Auditory-verbal hallucinatory experiences (AVH) represent a prevalence of 12% in the general pediatric population. They are most often considered as a transient and benign developmental phenomenon, associated with mood and anxiety disorders. The persistence of AVHs for several years and into adolescence would represent a poor prognosis of progression into a psychiatric disorder, and more particularly psychotic disorder. The alteration of social and emotional cognitive markers are described as prodromal of this unfavorable progression which should be considered within the continuum between subclinical and clinical signs of the "psychosis phenotype". The objective of this study was to assess these markers in children and adolescents with AVH and their correlation with the presence and persistence of hallucinations.

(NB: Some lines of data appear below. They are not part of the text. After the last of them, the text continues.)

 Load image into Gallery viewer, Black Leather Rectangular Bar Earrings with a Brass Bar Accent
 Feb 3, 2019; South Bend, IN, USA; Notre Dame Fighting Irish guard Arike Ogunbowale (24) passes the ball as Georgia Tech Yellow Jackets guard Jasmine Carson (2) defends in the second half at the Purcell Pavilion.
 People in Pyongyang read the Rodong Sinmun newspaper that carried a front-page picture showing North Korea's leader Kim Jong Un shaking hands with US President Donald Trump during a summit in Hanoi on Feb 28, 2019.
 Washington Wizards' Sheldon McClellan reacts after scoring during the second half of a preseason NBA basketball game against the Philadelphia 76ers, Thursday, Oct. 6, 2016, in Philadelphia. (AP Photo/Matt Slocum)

Multicenter prospective case-control study, longitudinal over 6months. Patients were included based on the presence of HAV on clinical examination. Forty subjects aged 8 to 16years from a clinical pediatric population were included. They were divided into two groups according to the Diagnostic Interview Schedule for Children-Child version (DISC-C): a group with AVH ("AVH+"), and a group without HAV ("AVH-"). A diagnosis of schizophrenia spectrum disorder was a non-inclusion criterion according to the criteria of DSM-5 (K-SADS-PL). This group was matched to the control group without AVH (AVH-) according to sex, age (±6months) and associated psychiatric diagnoses assessed by the MINI-Kid. The marker of social cognition was assessed with the NEPSY II test. The emotional marker was assessed with the self-questionnaires: EED IV, which highlights the emotions currently being felt by the subject, and the BAVQ-R, which categorizes the child's emotions in reaction to AVH.

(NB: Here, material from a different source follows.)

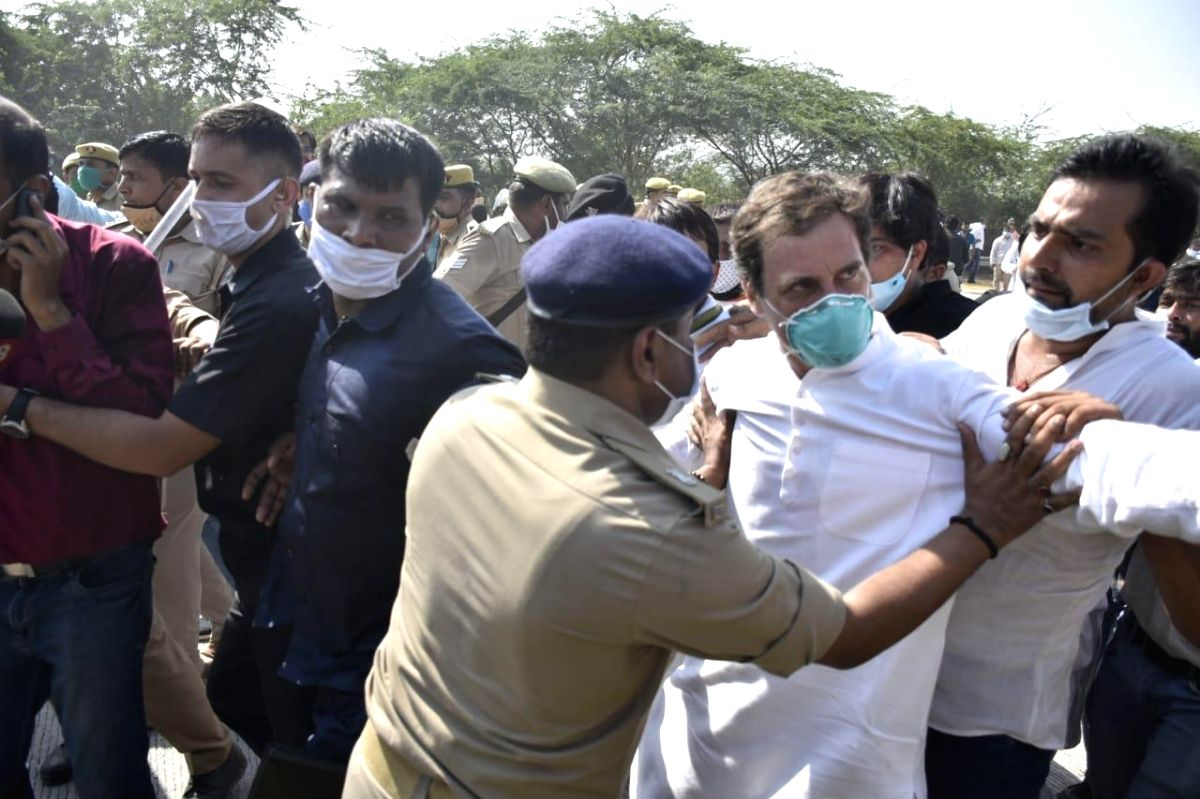 Greater Noida: Congress leader Rahul Gandhi being stopped by the UP police from marching towards Hathras to meet the family of the gang rape victim who died on Tuesday and whose dead-of-night cremation by the UP police has provoked nationwide outrage, in Greater Noida on Oct 1, 2020. Rahul Gandhi alleged today that he was pushed to the ground and lathi-charged when he and his sister Priyanka Gandhi Vadra were marching on the highway between Delhi and Uttar Pradesh after their convoy was stopped on its way to Hathras.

No significant link was found between the social and emotional cognition markers and the presence of AVH at T0. At 6months, 50% of subjects in the AVH+ group suffered from persistent AVH and 18% progressed to a diagnosis of schizophrenia spectrum disorder. The persistence of AVH was not significantly correlated with the marker of social cognition, but it was significantly correlated with the presence of negative emotions (sadness, fear, hostility and anger) and inversely correlated with emotions of joy.
In this study, AVH experiences in the pediatric population are not linked to markers of social cognition, but negative emotions appear as early markers of AVH persistence.
NCT02567500.
听觉言语幻觉体验(AVH)在普通儿科人群中的患病率为12%。它们通常被认为是一种短暂的良性发育现象,与情绪和焦虑障碍有关。AVH持续数年直至青春期可能预示着发展为精神疾病,尤其是精神病性障碍的预后不良。社会和情感认知标志物的改变被描述为这种不良进展的前驱症状,应在“精神病性表型”的亚临床和临床症状连续体中予以考虑。本研究的目的是评估有AVH的儿童和青少年中的这些标志物,以及它们与幻觉的存在和持续时间的相关性。

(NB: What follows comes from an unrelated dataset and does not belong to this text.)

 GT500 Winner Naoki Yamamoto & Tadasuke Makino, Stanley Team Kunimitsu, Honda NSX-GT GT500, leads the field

多中心前瞻性病例对照研究,为期6个月的纵向研究。根据临床检查中是否存在HAV纳入患者。纳入了40名来自临床儿科人群的8至16岁受试者。根据儿童诊断访谈量表-儿童版(DISC-C)将他们分为两组:有AVH的组(“AVH+”)和无HAV的组(“AVH-”)。根据DSM-5(K-SADS-PL)标准,精神分裂症谱系障碍的诊断为非纳入标准。该组根据性别、年龄(±6个月)以及由MINI-Kid评估的相关精神科诊断与无AVH的对照组(AVH-)进行匹配。社会认知标志物通过NEPSY II测试进行评估。情绪标志物通过自我问卷进行评估:EED IV突出受试者当前感受到的情绪,BAVQ-R对儿童对AVH的反应情绪进行分类。
在T0时,未发现社会和情感认知标志物与AVH存在之间有显著关联。6个月时,AVH+组中50%的受试者患有持续性AVH,18%进展为精神分裂症谱系障碍的诊断。AVH的持续时间与社会认知标志物无显著相关性,但与负面情绪(悲伤、恐惧、敌意和愤怒)的存在显著相关,与喜悦情绪呈负相关。
在本研究中,儿科人群中的AVH体验与社会认知标志物无关,但负面情绪似乎是AVH持续存在的早期标志物。
NCT02567500。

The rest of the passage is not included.